→ Texto de origen
%%

En 2 Corintios 9, Pablo sigue estimulando a la caridad. Destaca el valor de confiar en Dios y servir a las personas, lo que nos llevará a cumplir mejor la misión. El apóstol dice que la cosecha estará en consonancia con la siembra. Hay que sembrar mucho, si queremos frutos abundantes. El capítulo concluye con gratitud por el Don inefable, que es Cristo, nuestro Señor,

Por eso, deberíamos ser como Maradona. No, no me refiero a Diego Maradona, el exfutbolista, sino al médico Esteban Laureano Maradona, un hombre íntegro, servicial, caritativo y generoso como pocos.

El Dr. Maradona nació en 1895, en la ciudad de Esperanza, Santa Fe, Argentina, y se diplomó como médico en la Universidad de Buenos Aires. Fue también científico, profesor, botánico, escritor y periodista.

A los cuarenta años, el curso de su vida cambió para siempre. Viajaba en tren hacia el norte argentino, para visitar a su hermano. La vieja locomotora se detuvo en una pequeña localidad de Formosa. En el monte, una parturienta se debatía entre la vida y la muerte. Y hacia allí se dirigió el doctor. Maradona logró salvar a la madre y al bebé.

%%

→ Descripción de la tarea
Prosigue el texto sobre el médico Esteban Laureano Maradona a partir de su última oración. Las filas no tienen ningún papel en esto.

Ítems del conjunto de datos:

%%

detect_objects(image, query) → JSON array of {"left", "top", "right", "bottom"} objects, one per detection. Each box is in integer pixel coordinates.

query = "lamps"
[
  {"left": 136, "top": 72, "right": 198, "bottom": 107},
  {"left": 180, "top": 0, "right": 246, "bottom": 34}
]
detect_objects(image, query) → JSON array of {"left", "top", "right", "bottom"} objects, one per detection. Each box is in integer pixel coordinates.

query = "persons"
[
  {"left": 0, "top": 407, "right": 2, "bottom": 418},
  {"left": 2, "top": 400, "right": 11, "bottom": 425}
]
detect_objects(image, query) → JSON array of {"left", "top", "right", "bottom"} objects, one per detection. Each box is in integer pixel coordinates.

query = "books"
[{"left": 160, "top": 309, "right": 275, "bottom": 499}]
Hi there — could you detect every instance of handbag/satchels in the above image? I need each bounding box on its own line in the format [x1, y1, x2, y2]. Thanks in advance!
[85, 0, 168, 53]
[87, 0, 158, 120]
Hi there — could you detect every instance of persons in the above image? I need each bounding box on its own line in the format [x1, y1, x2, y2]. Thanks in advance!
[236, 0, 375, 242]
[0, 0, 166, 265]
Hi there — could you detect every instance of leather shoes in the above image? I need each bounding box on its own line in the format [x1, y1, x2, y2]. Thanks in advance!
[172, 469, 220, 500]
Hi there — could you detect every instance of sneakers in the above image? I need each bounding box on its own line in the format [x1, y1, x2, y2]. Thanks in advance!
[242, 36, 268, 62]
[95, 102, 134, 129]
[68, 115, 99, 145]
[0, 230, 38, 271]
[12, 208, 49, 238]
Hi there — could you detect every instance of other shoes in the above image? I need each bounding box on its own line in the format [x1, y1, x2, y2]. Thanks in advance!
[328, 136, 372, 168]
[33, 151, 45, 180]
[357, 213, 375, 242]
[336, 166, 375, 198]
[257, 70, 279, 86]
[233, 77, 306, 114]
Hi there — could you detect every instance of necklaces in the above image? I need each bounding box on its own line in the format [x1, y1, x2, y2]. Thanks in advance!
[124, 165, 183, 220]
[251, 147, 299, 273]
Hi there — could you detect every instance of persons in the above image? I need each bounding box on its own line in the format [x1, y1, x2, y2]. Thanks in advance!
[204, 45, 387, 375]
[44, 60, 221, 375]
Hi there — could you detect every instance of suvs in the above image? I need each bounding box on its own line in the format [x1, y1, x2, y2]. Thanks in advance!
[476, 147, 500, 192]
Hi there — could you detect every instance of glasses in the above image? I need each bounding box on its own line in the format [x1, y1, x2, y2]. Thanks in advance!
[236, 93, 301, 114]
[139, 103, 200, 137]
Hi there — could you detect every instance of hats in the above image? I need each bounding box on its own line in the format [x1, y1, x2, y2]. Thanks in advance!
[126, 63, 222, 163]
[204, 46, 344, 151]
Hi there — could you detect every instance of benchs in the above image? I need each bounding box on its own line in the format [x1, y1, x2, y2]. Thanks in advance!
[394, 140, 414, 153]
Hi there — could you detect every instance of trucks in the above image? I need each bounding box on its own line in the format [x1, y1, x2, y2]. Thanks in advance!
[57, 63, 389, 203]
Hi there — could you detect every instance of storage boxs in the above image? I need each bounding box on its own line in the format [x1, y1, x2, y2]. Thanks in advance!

%%

→ Respuesta al ejercicio
Cuando regresó, el tren ya había partido. Una multitud de enfermos pidió ser atendida. Y él se quedó allí. Durante los siguientes cincuenta años curó leprosos, atendió a baleados y engangrenados, fue partero a la luz de la Luna y pediatra sin agua corriente. Jamás aceptó que le pagaran. “Con el oxígeno del aire y el agua que viene del cielo me basta. No tengo motivos de queja”, repetía.

Falleció en 1995, a los 99 años. Fue tres veces propuesto para el Premio Nobel y obtuvo el Diploma de Honor Internacional de Medicina por la Paz, otorgado por las Naciones Unidas. Pero su mejor logro fue trabajar por los indígenas y los pobres, que lo rodearon de afecto y reconocimiento por su humildad y por la dedicación con que asumió la profesión.

Él mismo resumió su vida: “Si algún asomo de mérito me asiste en el desempeño de mi profesión, este es bien limitado. No he hecho más que cumplir con el clásico juramento de hacer el bien. Muchas veces se ha dicho que vivir en austeridad y solidariamente es renunciar a uno mismo. En realidad, eso es realizarse plenamente en la dimensión magnífica para la cual fue creado".

Como Maradona, o mejor, como Pablo y como Jesús, vivamos dándonos por entero, porque “la generosidad verdadera es así: uno da todo y siempre siente como si no le hubiera costado nada” (Simone de Beauvoir).